Estratto del documento:
Gli avvocati della duchessa (tra cui David Sherborne, che in passato aveva rappresentato Diana) erano preparati e stesero una lunga lista di articoli «falsi» e «assurdi» per dimostrare le menzogne incessanti. Molti testi contenevano dettagli errati sulla ristrutturazione di Frogmore, per esempio l’aggiunta di un campo da tennis e di un centro di yoga, la spesa di 500.000 sterline per insonorizzare la casa e di altre 5000 per una vasca da bagno di rame. Nei documenti presentati al tribunale gli avvocati facevano riferimento anche a un articolo che attaccava Meghan per la sua predilezione per gli avocado: «Il legame evidenziato, da una parte, tra il fatto che la persona offesa ama mangiare gli avocado e che preparò un toast all’avocado per un’amica in visita e, dall’altra, le violazioni dei diritti umani, gli omicidi e la devastazione ambientale è l’ennesima correlazione chiaramente infondata e volutamente incendiaria».

I reali che facevano causa agli editori non erano una novità. Nel 1849 il principe Alberto introdusse la law of confidence con un procedimento legale contro un tipografo britannico, colpevole di aver creato copie illegali di incisioni che Sua Altezza aveva realizzato con la regina Vittoria. Nel 1993 la principessa Diana usò questo precedente contro il Sunday Mirror, che aveva pubblicato fotografie di lei mentre si allenava in palestra con body e fuseaux, ottenendo un risarcimento di circa un milione e mezzo di sterline. Persino la regina ricorse alle vie legali, denunciando The Sun per aver pubblicato una copia trapelata del suo discorso di Natale del 1992.

Le cause legali di Harry e Meghan, tuttavia, erano diverse da qualunque altra nella storia del Palazzo. O almeno fu differente l’approccio dei duchi. Di solito – per esempio, quando William aveva querelato la rivista scandalistica francese Closer per aver pubblicato foto di Kate in topless nel 2012 – annunci simili venivano dati tramite la corrispondenza ufficiale con l’e-mail del Palazzo e poi pubblicati su royal.uk, il sito della Royal Family. Ma la nuova mossa non trovò il sostegno di molti membri della Firm, e la coppia dovette gestire la situazione da sola. I rappresentanti della stampa in Africa non si aspettavano di ricevere una notizia così scottante con un messaggio su WhatsApp.

La perplessità dei media derivò anche dal momento che Harry aveva scelto per diramare il comunicato, considerando che il tour era andato molto bene. Ma c’era una ragione per quel tempismo discutibile.

Cosa si chiede:
(a) Rispondi a queste domande sul testo che parla delle cause legali di Harry e Meghan:
(i) Secondo gli articoli elencati dagli avvocati, quanto sarebbe costata la vasca da bagno di rame?
(ii) Contro quale giornale si rivolse al tribunale la principessa Diana nel 1993?
(iii) Con quale mezzo arrivò la notizia ai giornalisti in Africa?
(b) Prosegui il testo sulle cause legali di Harry e Meghan a partire da dove si interrompe.

Dati forniti:
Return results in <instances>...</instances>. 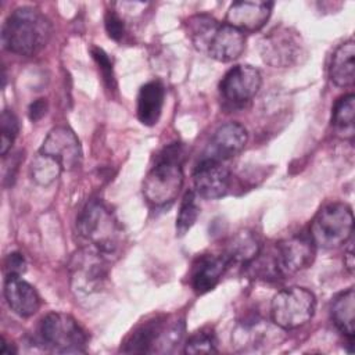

Risultati finali:
(a)
(i) 5000 sterline.
(ii) Il Sunday Mirror.
(iii) Con un messaggio su WhatsApp.

(b)
Le modifiche procedurali introdotte alla High Court di Londra il 1º ottobre avrebbero fatto sì che i casi venissero trattati in una divisione con giudici bendisposti verso gli editori. Le fonti confermano che gli avvocati dei Sussex si affrettarono a presentare le querele alla fine di settembre perché finissero in una divisione più orientata alla tutela della privacy. Harry e Meghan «erano entrambi incredibilmente nervosi» afferma una fonte. «Dovevano usare le maniere forti.»

Qualunque fosse il motivo per la scelta di quel momento, Harry voleva che la nota allarmasse molti membri della stampa, compresi quelli che l’avevano seguito in Africa. Il principe disse che era stanco del «gioco» in cui i reali concedevano esclusive ai tabloid in cambio di un po’ di pace e riservatezza. Era anche disgustato dall’ipocrisia degli organi di stampa che un giorno idolatravano Meghan e l’indomani la demolivano.

«La copertura positiva dell’ultima settimana da parte di queste stesse pubblicazioni rivela il doppiopesismo di questo particolare gruppo di giornalisti, che ha insultato [Meghan] quasi ogni giorno negli ultimi nove mesi» scrisse Harry. «Per questi specifici media si tratta di un gioco, a cui ci siamo rifiutati di giocare fin dall’inizio. Sono stato un testimone silenzioso della sua sofferenza per troppo tempo. Tirarci indietro senza fare nulla sarebbe contrario a tutto ciò in cui crediamo.»

Secondo un amico, il principe voleva proteggere sua moglie e la sua famiglia, ma aspirava anche a gettare le basi per media più equi e sinceri. I principi e le principesse non erano gli unici bersagli delle pratiche editoriali disoneste. Uno scandalo riguardante alcune intercettazioni telefoniche aveva scosso l’Inghilterra nel 2011, quando era emerso che i dipendenti di News of the World e di altri giornali britannici di proprietà di Rupert Murdoch avevano ascoltato le caselle di posta vocale private di celebrità, politici e vittime di crimini. Questo metodo illegale di raccolta delle informazioni era sfociato nella chiusura del tabloid – una pubblicazione che esisteva da centosessantotto anni – e in una delle inchieste e dei processi più costosi nella storia della giurisprudenza britannica.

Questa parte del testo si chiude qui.